Voy a continuar analizando el tema del grupo pero ahora desde otro tema, que me resultó muy interesante y que tiene que ver con la psicología de los jugadores. Para ello voy a comenzar basándome en algunos conceptos de Donald Winnicott. En la publicación anterior ya mencioné algunas cosas de él, ahora lo haré con un poco más de profundidad.
Winnicott , a diferencia de muchos otros autores psicoanalíticos, considera al juego como “heredero del Objeto Transicional y del Espacio Transicional, ya que el desarrollo del mismo se da en un área o zona que no pertenece ni al mundo interno de la persona, ni al externo. Se trata de una zona potencial de desarrollo o tercera zona que está en la base de la capacidad para la creatividad.” Es un espacio de transición entre el yo y el no-yo, entre la realidad psíquica (interior) y la realidad compartida (exterior).
Este espacio intermedio es iniciado en los primeros juegos con al madre, que es capaz de frustrar al bebé, fallar en un sentido positivo, y dar un objeto que pueda representarla. Justamente el objeto transicional, representa al pecho, pero no lo es; está allí en lugar de algo que se encuentra ausente: la madre. El bebé pasa de un estado de fusión, a uno de relación con ella como algo externo y separado. Inicia un proceso de individuación que será el primer paso hacia la construcción de la personalidad.
Winnicott define el espacio transicional como “espacio virtual o potencial”. Con esto se refiere a un espacio que se va generando en la medida en que va siendo ocupado. Este espacio varía mucho entre los diferentes sujetos, ya que se va construyendo de acuerdo a las experiencias que va adquiriendo cada persona con diferentes objetos y fenómenos. Sobre esta base se construye el pensamiento simbólico, ya que el objeto transicional es la primera cosa que, para el niño, ya está representando subjetivamente a otra cosa. Es el modelo de lo que serán todos los futuros procesos de simbolización.

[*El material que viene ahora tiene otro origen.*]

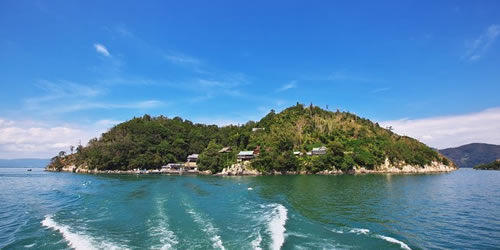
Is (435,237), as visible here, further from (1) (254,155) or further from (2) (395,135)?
(2) (395,135)

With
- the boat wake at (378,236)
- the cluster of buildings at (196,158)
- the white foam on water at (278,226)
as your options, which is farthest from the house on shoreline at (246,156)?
the boat wake at (378,236)

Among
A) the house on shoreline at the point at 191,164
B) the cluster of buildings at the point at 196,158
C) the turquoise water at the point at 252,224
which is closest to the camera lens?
the turquoise water at the point at 252,224

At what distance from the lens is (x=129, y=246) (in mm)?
13156

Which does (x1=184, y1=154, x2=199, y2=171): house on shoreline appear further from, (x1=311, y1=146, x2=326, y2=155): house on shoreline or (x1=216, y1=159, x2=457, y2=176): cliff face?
(x1=311, y1=146, x2=326, y2=155): house on shoreline

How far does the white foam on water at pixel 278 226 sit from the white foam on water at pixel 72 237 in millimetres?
9175

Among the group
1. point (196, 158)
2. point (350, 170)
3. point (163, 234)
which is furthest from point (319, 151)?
point (163, 234)

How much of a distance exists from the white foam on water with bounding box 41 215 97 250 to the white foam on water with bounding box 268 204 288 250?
30.1 ft

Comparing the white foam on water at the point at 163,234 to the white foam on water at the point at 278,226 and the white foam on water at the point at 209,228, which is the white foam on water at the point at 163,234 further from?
the white foam on water at the point at 278,226

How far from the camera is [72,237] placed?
1469cm

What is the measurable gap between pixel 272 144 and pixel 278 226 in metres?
68.9

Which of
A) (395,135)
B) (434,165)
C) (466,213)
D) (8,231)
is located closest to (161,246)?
(8,231)

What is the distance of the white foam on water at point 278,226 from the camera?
13789 mm

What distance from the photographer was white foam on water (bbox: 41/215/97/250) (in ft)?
43.9

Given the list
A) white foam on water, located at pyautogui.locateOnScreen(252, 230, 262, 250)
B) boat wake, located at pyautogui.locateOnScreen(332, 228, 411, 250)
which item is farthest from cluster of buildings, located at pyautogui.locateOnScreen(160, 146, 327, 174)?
white foam on water, located at pyautogui.locateOnScreen(252, 230, 262, 250)
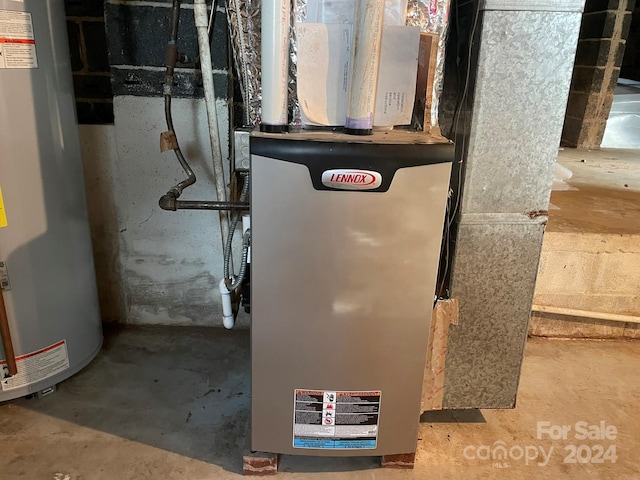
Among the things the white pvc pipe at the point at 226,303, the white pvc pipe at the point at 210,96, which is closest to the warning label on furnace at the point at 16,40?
the white pvc pipe at the point at 210,96

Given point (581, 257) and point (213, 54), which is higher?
point (213, 54)

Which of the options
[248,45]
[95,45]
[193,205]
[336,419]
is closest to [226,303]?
[193,205]

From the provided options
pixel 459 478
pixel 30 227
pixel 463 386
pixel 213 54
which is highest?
pixel 213 54

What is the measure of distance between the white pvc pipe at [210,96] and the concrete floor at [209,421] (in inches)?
22.5

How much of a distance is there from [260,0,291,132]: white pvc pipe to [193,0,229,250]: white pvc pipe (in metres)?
0.57

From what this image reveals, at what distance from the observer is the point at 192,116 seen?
1.87 metres

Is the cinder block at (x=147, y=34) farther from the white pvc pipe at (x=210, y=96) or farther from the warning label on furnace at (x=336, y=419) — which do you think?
the warning label on furnace at (x=336, y=419)

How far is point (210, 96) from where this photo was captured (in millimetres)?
1756

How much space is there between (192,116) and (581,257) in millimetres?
1629

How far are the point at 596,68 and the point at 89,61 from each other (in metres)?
4.00

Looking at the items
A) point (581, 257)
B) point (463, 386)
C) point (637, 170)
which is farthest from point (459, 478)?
point (637, 170)

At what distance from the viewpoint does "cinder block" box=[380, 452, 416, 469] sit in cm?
147

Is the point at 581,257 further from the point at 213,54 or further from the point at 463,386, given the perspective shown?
the point at 213,54

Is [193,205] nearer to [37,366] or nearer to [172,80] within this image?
[172,80]
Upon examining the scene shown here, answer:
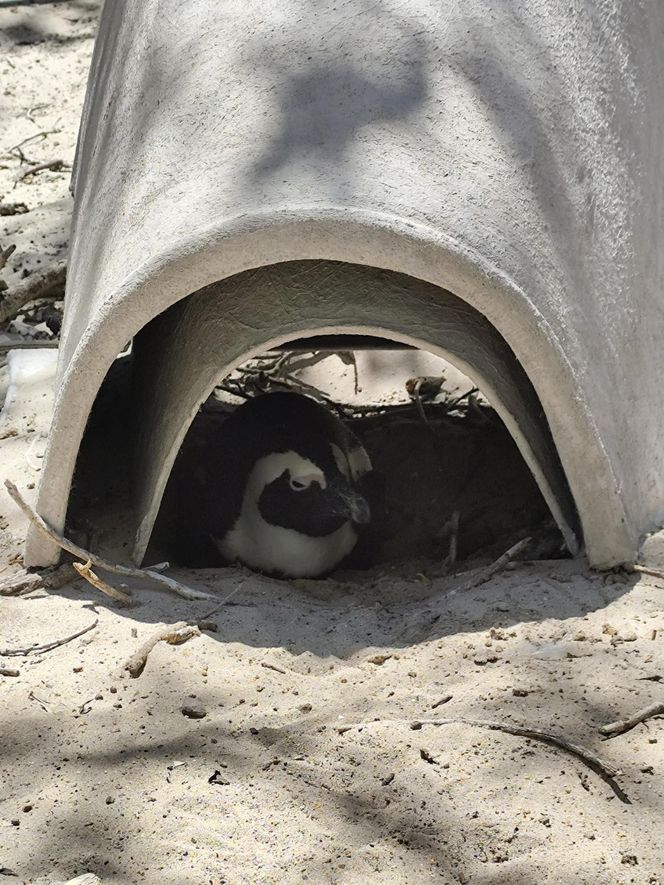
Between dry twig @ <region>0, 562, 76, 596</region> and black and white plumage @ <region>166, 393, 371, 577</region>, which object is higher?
black and white plumage @ <region>166, 393, 371, 577</region>

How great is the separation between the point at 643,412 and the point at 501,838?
136cm

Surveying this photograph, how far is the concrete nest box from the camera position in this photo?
2566 mm

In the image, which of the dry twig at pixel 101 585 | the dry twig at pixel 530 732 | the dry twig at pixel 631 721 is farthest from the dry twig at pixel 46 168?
the dry twig at pixel 631 721

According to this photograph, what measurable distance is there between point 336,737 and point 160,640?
0.53 m

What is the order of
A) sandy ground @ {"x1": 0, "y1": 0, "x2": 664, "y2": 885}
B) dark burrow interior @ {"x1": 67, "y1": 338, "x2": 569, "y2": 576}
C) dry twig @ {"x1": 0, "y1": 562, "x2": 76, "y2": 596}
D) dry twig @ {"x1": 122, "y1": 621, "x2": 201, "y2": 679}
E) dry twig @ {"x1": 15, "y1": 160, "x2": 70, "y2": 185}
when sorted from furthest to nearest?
dry twig @ {"x1": 15, "y1": 160, "x2": 70, "y2": 185}
dark burrow interior @ {"x1": 67, "y1": 338, "x2": 569, "y2": 576}
dry twig @ {"x1": 0, "y1": 562, "x2": 76, "y2": 596}
dry twig @ {"x1": 122, "y1": 621, "x2": 201, "y2": 679}
sandy ground @ {"x1": 0, "y1": 0, "x2": 664, "y2": 885}

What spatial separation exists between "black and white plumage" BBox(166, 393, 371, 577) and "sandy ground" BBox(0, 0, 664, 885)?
65 cm

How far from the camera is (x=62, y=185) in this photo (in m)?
5.41

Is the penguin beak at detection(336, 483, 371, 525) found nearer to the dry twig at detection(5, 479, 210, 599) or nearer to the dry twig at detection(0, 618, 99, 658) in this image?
the dry twig at detection(5, 479, 210, 599)

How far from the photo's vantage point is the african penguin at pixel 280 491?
153 inches

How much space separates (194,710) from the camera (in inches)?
98.2

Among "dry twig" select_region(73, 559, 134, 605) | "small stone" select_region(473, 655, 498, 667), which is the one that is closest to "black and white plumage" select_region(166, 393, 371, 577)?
"dry twig" select_region(73, 559, 134, 605)

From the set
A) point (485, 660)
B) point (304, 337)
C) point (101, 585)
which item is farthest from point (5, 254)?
point (485, 660)

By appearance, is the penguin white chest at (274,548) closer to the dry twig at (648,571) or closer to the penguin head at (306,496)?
the penguin head at (306,496)

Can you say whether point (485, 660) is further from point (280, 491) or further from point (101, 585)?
point (280, 491)
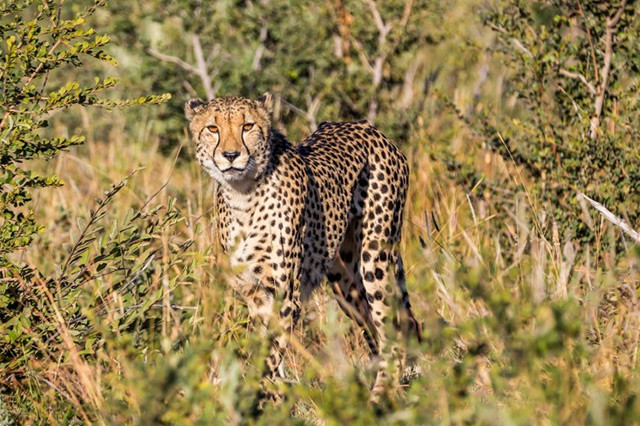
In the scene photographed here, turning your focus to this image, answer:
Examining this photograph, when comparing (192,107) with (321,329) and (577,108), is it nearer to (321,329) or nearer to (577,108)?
(321,329)

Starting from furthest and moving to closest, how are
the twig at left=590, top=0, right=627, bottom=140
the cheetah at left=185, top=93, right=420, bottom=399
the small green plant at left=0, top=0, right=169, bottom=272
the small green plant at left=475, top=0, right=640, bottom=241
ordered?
the twig at left=590, top=0, right=627, bottom=140 < the small green plant at left=475, top=0, right=640, bottom=241 < the cheetah at left=185, top=93, right=420, bottom=399 < the small green plant at left=0, top=0, right=169, bottom=272

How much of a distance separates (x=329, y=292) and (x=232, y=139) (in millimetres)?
1666

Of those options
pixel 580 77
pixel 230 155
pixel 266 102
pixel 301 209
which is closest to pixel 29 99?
pixel 230 155

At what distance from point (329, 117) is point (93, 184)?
1807 mm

“El objeto transicional es un objeto que ha sido elegido por el niño, pudiendo ser su pulgar, puño, trozo de material suave, peluche o cualquier objeto que pueda ocupar un espacio transicional y que el niño usa para confortarse cuando enfrenta la evocación ansiosa por la ausencia de la madre. Por lo tanto, los objetos transicionales deben tener algunos atributos que traigan a la mente del niño un algo de la madre”
(Winnicott)

Winnicott considera que el arte, la ciencia y la técnica podrían ser consideradas como objetos y fenómenos transicionales, ya que son el resultado de la competencia primaria de jugar, explorar y crear, y están en estrecha relación con la capacidad de sublimación y simbolización. Estos le dan soporte al yo para tolerar la sociedad sin mayor angustia y desarrollar sus capacidades exploratorias de autonomía y creatividad.
Pragier y Faure consideran que lo virtual es una herramienta que en sí misma no tiene sentido. Consideran que lo virtual puede llegar a ser un espacio transicional, ya que se trata de un “área de ilusión que no es ni yo ni no-yo”. Puede proveer un placer comparable al juego.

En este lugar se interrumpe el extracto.